Он указывает на здания, помеченные как Маркт–платц, 1 и Марктплатц, 11, и тем самым загадка с магазином прадеда оказывается решенной: он располагался не в том или другом доме, а в обоих.
Мы наливаем себе еще кофе, и я рассказываю о том, что поведал дедушка Эрвин своим детям. Лукаш молча изучает разложенную на столе карту, а затем ставит палец на внутренний двор дома номер 1.
— Вот, – говорит он. – В таком случае Герман Исаковиц зарыл сокровище здесь.
* * *
Немного погодя мы выходим к машине и едем дальше. По дороге Лукаш рассказывает нам о местах, которые мы проезжаем. О сожженной синагоге, об улицах, где раньше располагались еврейские дома, и о парке, бывшем когда‑то еврейским кладбищем, где похоронена прабабушка Доротея. Та, что дала бесплатно одежду бедным рабочим и умерла в тот день, когда ее младший сын получил разрешение ехать в Аргентину. По большому счету это единственное, что нам о ней известно: она была хорошей матерью и человеком, способным сочувствовать другим. Тем, кого мы, евреи, называем mensch[38]. Идеалом, столь же вожделенным для нас, как равноправие для шведов, и не менее труднодостижимым.
Мы ненадолго останавливаемся в ее парке, который теперь, похоже, в основном используется для выгула собак, а затем едем к старой площади возле собора. Я выхожу из машины первым и решительно направляюсь к месту раскопок, но на полпути меня останавливает Лукаш.

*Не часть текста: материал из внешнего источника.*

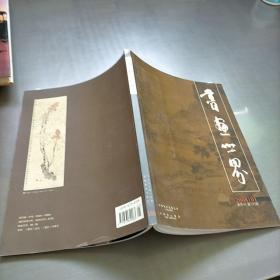 书画世界，2008年一月号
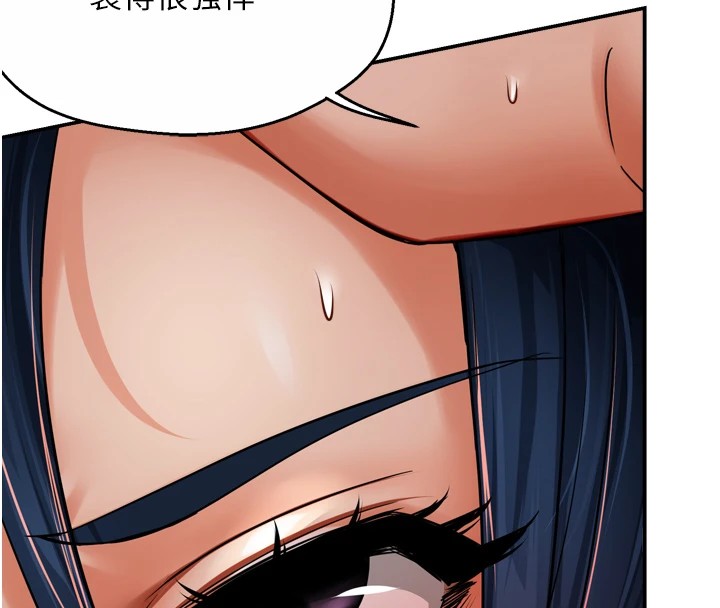 [韩国漫画] 痒乐多阿姨 剧情,巨乳大奶#[147P]-18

— Это не здесь, – говорит он.
— Нет?
— Вон там.
Он указывает на угловое здание в цепочке новых трехэтажных домов, расположенное на одной стороне площади с собором. Это здание не имеет ничего общего со старыми домами, которые я всего час назад видел в компьютере Лукаша.
— Они построены в другом стиле, – поясняет он, – но стоят на том же месте.